Title: ALGORITHMIC GOVERNANCE IN NIGERIA’S HEALTH CARE INDUSTRY – UBENWA AI SOLUTION
Supervisor: Prof. Dr. Anu Masso, Dr. Stefano Calzati
Opponent: Dr. Egert Juuse
Defense: 17 August 2020
Abstract: Big data has revolutionized human activities and their impact across many sectors, including healthcare. Privacy, safety, security, and human rights concerns remain heightened despite the many values it brings.
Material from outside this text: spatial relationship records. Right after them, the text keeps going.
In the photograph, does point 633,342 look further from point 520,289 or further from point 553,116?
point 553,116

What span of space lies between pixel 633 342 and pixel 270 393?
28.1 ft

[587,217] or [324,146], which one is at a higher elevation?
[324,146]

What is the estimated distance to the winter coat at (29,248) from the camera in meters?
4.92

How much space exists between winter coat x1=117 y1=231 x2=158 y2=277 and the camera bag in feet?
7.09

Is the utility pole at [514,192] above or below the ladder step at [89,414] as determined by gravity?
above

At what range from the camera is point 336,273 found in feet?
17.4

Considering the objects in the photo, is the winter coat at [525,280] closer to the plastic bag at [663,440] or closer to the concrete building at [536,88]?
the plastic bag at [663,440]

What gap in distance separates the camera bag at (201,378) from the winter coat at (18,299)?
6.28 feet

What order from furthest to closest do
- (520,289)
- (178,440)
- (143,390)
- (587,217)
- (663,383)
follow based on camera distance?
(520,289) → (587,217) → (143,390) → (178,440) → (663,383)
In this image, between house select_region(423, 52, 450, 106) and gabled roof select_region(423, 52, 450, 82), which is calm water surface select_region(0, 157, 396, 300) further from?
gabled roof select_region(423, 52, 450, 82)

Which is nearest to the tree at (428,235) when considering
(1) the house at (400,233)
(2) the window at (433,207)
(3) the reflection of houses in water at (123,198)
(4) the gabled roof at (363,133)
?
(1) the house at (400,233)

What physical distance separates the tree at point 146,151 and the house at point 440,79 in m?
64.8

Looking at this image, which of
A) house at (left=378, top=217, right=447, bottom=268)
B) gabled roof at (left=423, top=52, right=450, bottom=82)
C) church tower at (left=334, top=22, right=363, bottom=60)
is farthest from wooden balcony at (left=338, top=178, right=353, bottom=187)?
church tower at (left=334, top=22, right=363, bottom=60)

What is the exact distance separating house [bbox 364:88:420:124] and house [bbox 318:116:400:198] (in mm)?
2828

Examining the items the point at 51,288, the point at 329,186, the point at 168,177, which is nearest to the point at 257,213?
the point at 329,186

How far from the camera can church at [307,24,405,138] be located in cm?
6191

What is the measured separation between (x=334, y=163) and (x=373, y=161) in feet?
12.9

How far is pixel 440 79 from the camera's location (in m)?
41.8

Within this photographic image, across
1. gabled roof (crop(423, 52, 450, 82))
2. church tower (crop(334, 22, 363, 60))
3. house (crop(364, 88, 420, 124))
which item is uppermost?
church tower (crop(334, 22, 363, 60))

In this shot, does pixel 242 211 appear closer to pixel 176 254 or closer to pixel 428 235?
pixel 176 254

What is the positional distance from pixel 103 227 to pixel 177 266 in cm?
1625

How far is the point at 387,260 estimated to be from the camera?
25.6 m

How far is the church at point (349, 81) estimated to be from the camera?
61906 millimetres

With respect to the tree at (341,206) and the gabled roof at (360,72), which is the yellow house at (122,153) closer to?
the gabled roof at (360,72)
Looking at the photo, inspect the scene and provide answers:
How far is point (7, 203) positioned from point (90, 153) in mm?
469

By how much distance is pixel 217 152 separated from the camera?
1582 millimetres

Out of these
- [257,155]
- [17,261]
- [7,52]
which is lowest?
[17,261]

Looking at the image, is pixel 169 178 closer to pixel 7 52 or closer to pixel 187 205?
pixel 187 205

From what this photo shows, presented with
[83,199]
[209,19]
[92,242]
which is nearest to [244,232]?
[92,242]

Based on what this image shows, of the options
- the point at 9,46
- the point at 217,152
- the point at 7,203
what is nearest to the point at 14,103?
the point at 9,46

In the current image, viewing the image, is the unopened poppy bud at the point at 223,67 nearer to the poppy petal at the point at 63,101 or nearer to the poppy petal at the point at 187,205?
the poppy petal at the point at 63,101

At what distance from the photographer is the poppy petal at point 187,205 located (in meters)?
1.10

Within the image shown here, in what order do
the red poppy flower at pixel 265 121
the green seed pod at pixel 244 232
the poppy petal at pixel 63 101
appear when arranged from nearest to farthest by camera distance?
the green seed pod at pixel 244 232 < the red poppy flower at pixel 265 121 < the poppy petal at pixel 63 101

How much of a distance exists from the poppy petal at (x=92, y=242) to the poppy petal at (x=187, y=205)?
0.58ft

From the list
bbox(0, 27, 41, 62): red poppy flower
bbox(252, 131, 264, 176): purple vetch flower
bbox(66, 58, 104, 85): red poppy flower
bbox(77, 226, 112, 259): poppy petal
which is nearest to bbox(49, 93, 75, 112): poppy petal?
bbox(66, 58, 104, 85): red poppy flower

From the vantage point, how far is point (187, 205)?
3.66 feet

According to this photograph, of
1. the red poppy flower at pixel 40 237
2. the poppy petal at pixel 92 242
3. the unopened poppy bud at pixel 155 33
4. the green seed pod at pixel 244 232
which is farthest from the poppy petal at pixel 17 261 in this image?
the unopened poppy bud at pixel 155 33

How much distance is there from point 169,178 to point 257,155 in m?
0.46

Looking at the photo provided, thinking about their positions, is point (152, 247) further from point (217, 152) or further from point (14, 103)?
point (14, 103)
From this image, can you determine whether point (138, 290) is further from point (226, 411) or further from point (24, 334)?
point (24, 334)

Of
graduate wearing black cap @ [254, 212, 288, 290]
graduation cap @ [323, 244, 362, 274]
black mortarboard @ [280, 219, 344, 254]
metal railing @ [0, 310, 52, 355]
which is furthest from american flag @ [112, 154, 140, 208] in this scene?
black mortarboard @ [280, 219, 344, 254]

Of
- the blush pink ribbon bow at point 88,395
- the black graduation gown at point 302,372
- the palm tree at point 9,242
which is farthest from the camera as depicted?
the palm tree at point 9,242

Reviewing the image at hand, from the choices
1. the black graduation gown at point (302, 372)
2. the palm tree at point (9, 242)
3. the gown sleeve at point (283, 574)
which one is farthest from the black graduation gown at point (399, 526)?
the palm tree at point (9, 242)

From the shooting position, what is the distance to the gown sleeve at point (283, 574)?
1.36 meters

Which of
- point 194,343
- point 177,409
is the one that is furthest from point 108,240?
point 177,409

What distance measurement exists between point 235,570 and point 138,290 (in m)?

Different jurisdictions are addressing these concerns differently, notably by developing guidelines and regulations. Social datafication, governance through data, data colonialism, and interoperability governance are emerging areas of research interest. Though behind, Africa is increasingly datafied with regulatory gaps whose potential can result in re- enforced inequalities and biases. Localized data are often unavailable/ almost non-existent in Africa. Hence, digital solutions deployed in the continent are developed with data from a different social context, causing social inequality and bias. Ubenwa, a use case AI solution that uses the cry of a baby to detect birth Asphyxia, was analyzed to understand how discrimination and inequality can occur from its design and interoperability, how to avoid unintended social harm and how social context plays a role in algorithmic governance. Data governance frameworks were evaluated. In-depth qualitative interviews were conducted with a cross-section of data subjects, who will be impacted by such an AI solution; and health data experts who will use such a solution. This research also adopted an online quantitative survey method to ascertain the state of data and AI governance in Nigeria, and understand the level of awareness and compliance in addressing algorithmic governance, data colonialism, and interoperability governance. The literature shows that while there are international frameworks for ethical AI, none exists in Nigeria. The interview and survey analysis results show that algorithmic governance is timely. The study found that its successful implementation is dependent on contextualizing initial algorithmic dataset, and regulating and enforcing its use with frameworks/ guidelines. The study made recommendations for improving and supporting algorithmic decision making in the country.
Keywords: Social datafication, Data colonialism, Algorithmic governance, Data-driven / Data- informed governance, Data ethics, Interoperability, Artificial Intelligence, Big Data.